It’s now clear that the Covid doomsayers got Sweden completely wrong. The country hasn’t merely not done badly in terms of mortality; it’s done exceptionally well. Between January 3rd 2020 and June 18th 2021, the country had negative excess mortality – it actually saw fewer deaths than usual.
Of course, for those who believe that lockdown is all that stood between the NHS and an unstoppable tidal wave of Covid patients, this result does not compute. ‘But its neighbours did even better!’ they shout.
Yes, the other Nordic countries had excess mortality that was even more negative. But this response doesn’t even come close to salvaging the case against Sweden.
First, it was mainly through border controls, not lockdowns, that the other Nordics avoided a major epidemic. And this strategy probably wasn’t open to Sweden anyway, due to its larger size and greater connectedness.
Second, it’s one thing to argue lockdowns are needed to prevent a very large rise in mortality; it’s quite another to argue they’re needed to ensure that mortality falls by a large amount.
The ‘neighbours argument’ basically amounts to the claim that Sweden should have undertaken the greatest infringement of civil liberties in modern history to ensure that mortality was 8% lower than usual, rather than 2% lower than usual. Needless to say, this isn’t going to cut it.

> [ACTIONS TO TAKE]
A. In the passage on Sweden's Covid mortality, how did the other Nordic countries mainly avoid a major epidemic?
B. Extend the passage on Sweden's Covid mortality by writing what follows its final sentence.

> [SUPPLIED RECORDS]
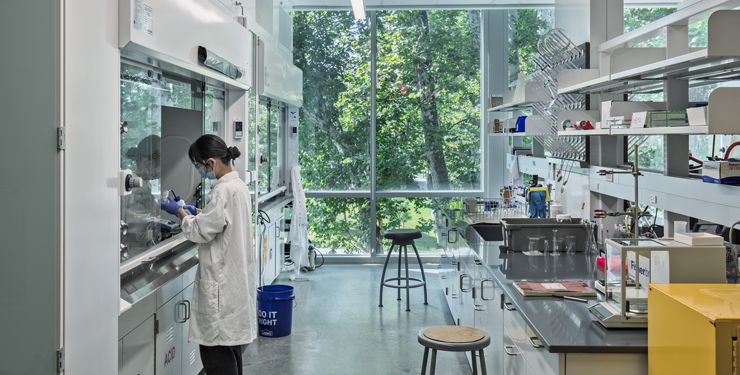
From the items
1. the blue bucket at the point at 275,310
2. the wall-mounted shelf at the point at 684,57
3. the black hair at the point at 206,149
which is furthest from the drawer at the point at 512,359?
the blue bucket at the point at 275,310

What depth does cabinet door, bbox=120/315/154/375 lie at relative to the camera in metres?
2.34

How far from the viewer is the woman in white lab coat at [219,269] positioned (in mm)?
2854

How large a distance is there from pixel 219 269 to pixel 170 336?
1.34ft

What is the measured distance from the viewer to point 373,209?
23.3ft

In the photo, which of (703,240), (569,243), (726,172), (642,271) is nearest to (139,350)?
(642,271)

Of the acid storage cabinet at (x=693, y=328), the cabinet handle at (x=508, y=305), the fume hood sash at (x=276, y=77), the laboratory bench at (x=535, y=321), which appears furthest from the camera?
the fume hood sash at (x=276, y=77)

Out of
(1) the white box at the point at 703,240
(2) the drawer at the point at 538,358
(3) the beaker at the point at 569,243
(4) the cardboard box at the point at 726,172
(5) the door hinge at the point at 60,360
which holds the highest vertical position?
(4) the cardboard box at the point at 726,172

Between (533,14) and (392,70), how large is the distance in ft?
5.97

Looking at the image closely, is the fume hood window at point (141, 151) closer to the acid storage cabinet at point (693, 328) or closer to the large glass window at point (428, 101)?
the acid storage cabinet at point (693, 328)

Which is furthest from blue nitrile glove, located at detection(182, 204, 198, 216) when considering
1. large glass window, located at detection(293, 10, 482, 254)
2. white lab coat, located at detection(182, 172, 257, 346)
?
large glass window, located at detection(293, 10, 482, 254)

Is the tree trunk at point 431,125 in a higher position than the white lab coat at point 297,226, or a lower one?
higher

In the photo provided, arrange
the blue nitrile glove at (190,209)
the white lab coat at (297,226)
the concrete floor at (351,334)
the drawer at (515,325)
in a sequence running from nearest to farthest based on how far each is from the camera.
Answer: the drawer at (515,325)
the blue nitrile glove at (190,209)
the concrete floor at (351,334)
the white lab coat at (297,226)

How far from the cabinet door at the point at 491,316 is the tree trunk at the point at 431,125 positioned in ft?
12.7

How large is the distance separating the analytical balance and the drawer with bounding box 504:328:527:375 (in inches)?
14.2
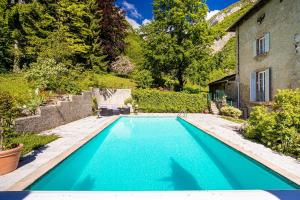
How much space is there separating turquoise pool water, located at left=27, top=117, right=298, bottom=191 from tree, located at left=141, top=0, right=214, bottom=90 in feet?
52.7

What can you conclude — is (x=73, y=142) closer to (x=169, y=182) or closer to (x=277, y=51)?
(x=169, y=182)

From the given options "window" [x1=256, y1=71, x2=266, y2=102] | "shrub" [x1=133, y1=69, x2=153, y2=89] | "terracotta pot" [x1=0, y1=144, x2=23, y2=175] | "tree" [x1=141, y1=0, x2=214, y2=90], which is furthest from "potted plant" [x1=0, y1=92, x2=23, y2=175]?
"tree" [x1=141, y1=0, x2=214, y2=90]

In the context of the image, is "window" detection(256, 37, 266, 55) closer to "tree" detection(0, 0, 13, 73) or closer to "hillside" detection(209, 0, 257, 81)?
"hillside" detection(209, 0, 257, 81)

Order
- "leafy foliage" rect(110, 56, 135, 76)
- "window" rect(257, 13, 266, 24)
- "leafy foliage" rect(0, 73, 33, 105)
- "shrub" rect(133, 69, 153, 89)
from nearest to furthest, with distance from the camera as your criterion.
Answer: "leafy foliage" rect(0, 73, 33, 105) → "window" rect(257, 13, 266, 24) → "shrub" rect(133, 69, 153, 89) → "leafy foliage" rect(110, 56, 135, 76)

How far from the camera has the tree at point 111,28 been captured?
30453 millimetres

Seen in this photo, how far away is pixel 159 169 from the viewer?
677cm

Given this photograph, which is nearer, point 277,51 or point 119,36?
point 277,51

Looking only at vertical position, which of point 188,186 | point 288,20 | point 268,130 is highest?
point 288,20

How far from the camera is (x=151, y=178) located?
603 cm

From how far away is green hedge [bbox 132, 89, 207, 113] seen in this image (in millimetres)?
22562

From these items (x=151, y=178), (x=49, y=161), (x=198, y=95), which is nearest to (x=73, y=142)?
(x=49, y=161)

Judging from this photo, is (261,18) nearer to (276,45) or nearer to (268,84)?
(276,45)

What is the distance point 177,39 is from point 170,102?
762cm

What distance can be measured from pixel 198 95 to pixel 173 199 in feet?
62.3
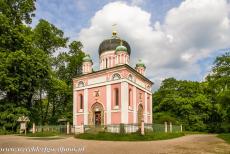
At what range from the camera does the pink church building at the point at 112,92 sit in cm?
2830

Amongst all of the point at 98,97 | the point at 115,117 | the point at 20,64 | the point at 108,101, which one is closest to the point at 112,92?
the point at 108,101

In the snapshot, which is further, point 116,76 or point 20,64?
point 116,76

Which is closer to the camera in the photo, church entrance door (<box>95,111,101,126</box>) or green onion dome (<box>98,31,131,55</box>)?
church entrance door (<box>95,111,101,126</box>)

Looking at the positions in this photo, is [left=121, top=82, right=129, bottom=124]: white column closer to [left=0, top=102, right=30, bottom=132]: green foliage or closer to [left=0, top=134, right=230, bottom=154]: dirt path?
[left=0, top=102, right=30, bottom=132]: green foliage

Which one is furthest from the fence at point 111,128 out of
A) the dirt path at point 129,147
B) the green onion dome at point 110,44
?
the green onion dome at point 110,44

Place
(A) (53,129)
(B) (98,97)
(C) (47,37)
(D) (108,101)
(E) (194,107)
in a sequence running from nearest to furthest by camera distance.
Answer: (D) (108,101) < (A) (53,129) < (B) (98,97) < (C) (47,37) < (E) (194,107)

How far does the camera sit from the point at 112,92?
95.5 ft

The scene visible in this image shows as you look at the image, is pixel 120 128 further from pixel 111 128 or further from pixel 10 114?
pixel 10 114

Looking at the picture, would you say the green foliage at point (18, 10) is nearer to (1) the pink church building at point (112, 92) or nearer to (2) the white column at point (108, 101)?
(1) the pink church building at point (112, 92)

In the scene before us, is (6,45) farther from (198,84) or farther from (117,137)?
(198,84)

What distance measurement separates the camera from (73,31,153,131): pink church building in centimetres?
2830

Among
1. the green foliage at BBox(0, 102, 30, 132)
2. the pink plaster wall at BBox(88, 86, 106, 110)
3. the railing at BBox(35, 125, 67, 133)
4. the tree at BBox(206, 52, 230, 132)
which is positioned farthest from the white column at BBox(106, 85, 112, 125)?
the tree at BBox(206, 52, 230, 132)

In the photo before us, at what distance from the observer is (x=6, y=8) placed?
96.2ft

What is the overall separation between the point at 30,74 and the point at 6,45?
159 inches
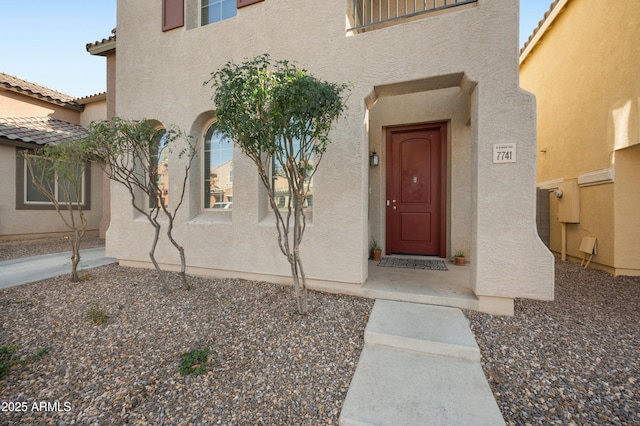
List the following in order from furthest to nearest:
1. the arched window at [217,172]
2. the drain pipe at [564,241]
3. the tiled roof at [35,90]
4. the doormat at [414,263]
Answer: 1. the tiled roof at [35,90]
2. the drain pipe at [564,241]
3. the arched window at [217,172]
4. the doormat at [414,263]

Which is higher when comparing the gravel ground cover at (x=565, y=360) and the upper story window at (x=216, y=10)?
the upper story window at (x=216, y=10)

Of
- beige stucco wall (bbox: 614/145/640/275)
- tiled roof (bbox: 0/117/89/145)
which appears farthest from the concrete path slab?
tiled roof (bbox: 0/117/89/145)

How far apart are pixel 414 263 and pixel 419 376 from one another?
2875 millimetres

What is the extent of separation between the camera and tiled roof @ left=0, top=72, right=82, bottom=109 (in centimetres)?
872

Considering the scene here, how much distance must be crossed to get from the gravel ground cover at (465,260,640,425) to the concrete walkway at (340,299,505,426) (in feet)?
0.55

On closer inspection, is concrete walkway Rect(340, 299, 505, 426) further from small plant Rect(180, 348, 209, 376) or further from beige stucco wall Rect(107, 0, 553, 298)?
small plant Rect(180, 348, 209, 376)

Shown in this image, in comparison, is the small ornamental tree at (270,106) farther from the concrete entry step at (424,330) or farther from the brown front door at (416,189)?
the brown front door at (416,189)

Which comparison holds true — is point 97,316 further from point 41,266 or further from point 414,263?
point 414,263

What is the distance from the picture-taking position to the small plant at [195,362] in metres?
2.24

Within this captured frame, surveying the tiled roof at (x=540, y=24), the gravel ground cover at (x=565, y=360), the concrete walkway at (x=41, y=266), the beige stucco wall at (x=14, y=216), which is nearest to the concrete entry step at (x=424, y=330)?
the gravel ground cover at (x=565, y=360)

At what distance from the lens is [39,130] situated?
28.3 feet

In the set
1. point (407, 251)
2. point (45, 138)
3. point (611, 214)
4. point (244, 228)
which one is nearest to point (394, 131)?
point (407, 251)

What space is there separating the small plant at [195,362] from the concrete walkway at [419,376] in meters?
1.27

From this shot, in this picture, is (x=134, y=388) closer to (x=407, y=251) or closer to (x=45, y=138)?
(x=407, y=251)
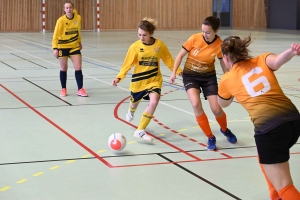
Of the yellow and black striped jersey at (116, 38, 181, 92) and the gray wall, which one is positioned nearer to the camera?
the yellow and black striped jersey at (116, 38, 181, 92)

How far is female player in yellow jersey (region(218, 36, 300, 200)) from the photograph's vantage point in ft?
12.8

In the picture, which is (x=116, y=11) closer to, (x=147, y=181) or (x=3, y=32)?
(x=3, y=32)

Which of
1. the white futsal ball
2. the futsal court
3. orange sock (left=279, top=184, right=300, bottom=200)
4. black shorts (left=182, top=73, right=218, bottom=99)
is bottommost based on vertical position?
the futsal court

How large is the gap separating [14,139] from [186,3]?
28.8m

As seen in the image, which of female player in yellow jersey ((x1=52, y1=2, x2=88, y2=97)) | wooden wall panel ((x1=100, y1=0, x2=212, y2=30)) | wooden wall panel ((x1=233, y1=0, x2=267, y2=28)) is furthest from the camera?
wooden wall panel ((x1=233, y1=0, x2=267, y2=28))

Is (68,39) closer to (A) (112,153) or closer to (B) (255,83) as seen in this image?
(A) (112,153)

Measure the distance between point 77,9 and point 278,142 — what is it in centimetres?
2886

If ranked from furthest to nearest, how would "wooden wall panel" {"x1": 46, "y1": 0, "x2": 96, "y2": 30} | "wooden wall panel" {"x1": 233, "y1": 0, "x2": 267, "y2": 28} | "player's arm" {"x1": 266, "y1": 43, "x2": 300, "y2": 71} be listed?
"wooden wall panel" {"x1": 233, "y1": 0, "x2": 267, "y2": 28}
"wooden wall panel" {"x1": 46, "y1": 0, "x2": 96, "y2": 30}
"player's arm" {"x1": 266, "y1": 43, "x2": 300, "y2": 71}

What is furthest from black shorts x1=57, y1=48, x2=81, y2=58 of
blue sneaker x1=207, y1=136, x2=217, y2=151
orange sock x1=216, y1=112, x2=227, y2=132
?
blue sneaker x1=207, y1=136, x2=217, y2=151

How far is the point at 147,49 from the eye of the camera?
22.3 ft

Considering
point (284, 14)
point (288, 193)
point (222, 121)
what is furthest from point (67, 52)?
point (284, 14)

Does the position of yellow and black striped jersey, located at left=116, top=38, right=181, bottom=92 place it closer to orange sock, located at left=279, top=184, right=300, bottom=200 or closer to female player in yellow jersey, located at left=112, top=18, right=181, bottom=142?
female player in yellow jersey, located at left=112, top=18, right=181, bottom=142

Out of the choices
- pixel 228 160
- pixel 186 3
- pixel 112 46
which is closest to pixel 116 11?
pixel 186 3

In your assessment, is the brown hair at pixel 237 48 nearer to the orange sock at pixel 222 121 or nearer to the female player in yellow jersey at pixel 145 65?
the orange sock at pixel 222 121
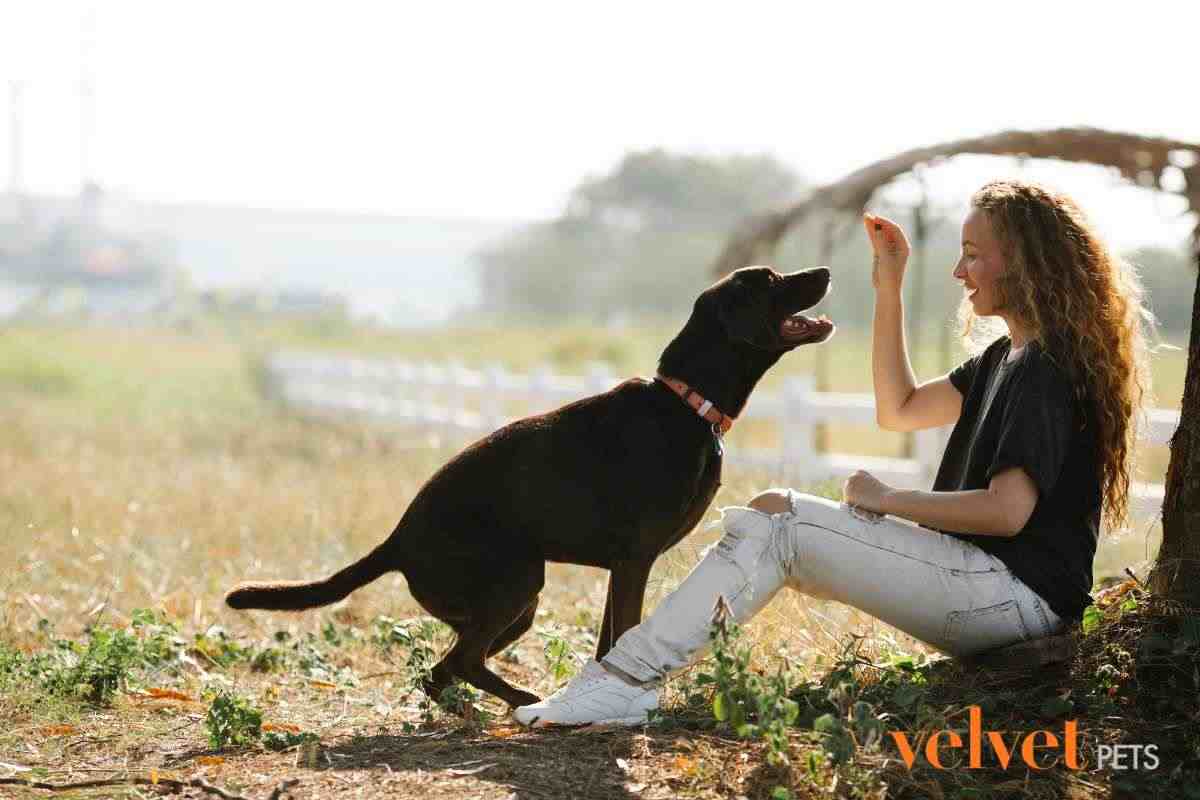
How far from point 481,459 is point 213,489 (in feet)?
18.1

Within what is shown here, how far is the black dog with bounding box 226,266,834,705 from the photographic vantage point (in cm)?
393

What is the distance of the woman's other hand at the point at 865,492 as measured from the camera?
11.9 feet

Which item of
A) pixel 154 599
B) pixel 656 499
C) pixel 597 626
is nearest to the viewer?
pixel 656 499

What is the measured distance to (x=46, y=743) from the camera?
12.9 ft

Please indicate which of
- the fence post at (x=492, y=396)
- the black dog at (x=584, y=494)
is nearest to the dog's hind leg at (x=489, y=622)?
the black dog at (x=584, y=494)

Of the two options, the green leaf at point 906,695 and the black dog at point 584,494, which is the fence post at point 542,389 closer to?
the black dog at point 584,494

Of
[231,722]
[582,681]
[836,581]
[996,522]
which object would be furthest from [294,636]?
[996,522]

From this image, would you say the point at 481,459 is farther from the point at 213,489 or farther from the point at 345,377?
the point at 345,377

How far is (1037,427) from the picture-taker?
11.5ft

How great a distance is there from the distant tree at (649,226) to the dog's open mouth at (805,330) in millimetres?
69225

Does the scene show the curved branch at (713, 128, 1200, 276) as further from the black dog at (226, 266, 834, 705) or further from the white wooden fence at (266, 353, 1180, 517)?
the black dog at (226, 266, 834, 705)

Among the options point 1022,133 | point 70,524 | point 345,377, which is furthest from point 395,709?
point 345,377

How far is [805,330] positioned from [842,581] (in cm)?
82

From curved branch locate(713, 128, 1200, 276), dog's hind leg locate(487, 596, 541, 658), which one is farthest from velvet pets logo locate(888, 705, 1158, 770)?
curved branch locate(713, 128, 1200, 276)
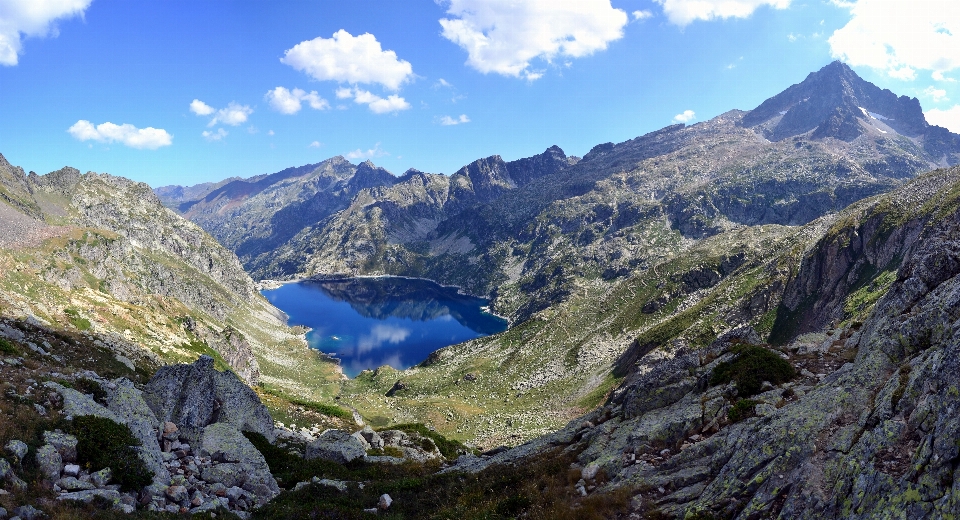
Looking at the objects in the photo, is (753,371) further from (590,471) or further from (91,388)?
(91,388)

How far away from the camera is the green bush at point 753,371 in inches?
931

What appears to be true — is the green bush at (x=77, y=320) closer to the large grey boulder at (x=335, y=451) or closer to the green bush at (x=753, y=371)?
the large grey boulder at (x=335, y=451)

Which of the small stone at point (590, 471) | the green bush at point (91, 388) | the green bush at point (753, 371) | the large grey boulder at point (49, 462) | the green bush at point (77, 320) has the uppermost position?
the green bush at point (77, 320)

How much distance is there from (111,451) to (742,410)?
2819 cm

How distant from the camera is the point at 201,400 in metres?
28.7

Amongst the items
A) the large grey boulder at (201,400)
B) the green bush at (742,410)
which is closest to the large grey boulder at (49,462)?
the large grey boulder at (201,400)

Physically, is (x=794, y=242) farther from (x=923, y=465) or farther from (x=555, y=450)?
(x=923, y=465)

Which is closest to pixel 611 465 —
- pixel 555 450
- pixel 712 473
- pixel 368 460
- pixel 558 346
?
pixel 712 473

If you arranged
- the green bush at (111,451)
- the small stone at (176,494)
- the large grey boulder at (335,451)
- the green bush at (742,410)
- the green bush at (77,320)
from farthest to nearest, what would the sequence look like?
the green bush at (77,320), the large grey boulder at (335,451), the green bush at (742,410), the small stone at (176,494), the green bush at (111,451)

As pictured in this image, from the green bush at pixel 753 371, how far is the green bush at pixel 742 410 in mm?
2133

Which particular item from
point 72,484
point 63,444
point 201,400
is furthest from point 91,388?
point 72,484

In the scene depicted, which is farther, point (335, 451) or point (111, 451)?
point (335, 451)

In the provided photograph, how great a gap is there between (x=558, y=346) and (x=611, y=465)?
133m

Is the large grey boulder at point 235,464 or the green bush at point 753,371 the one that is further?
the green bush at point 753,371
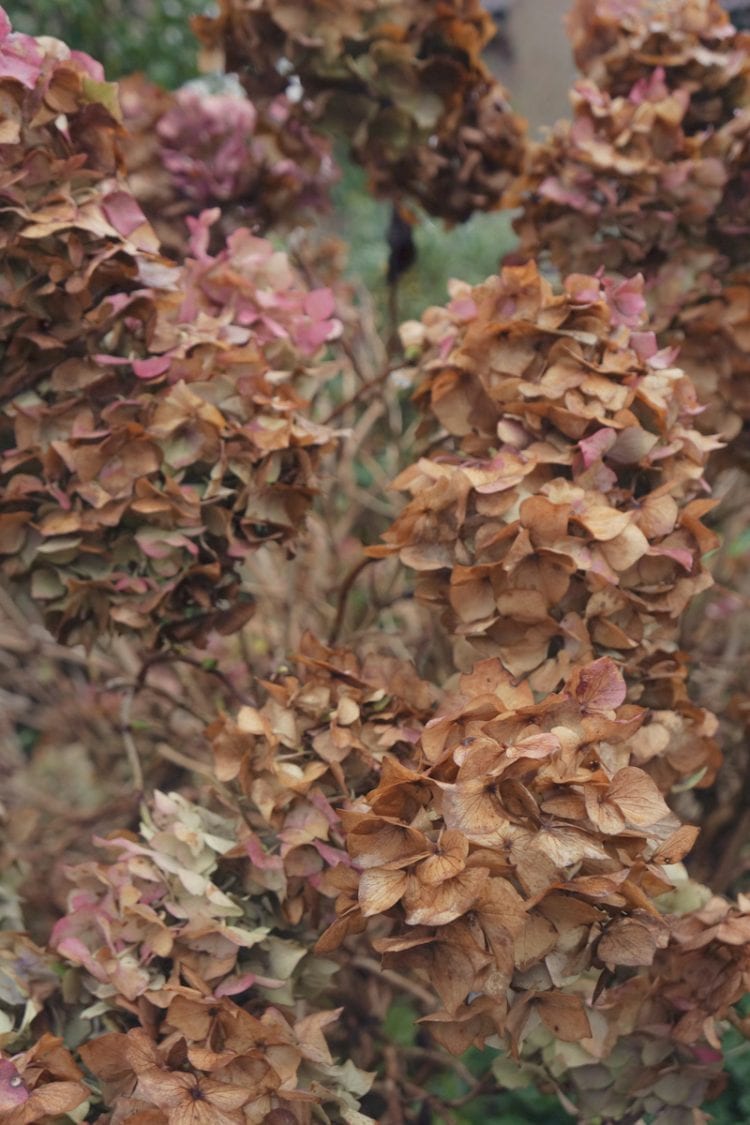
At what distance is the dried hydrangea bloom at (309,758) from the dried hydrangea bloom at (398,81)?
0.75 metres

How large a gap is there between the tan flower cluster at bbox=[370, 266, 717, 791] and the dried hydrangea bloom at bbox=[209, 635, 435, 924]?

> [EXERCISE RESULTS]
A. Mainly through border controls, not lockdowns.

B.
Sweden proved its critics wrong on mortality. But what about the economy? Did the epidemic that Sweden stubbornly refused to suppress end up wreaking havoc on the business sector? Were Swedish consumers too afraid to leave their houses for fear of the unchecked viral transmission outside?
Not a bit of it. The Economist ranked 23 rich countries for overall economic performance during the pandemic, and Sweden finished third, behind Slovenia and Denmark. Their ranking took into account changes in GDP, household income, share prices, investment and public debt.
Sweden did particularly well on public debt, limiting its rise as a share of GDP to only 6.2 percentage points – compared to 19 in the U.S. and 22 in Britain. “This is a reflection, perhaps,” the Economist writes, “of the fact that the country largely avoided strict lockdowns.” (Not sure if there was any need for the “perhaps”.)
Sweden therefore confounds two core tenets of lockdown dogma: that lockdowns are necessary to prevent large numbers of deaths; and that there’s no trade-off between health and the economy. Note: it would be more accurate to say ‘between lockdown and the economy’, since it’s not even clear that lockdowns are a net positive for public health.
Hats off to Sweden’s courageous state epidemiologist, Anders Tegnell. He stood firm, while other Western officials panicked under pressure to ‘do something’.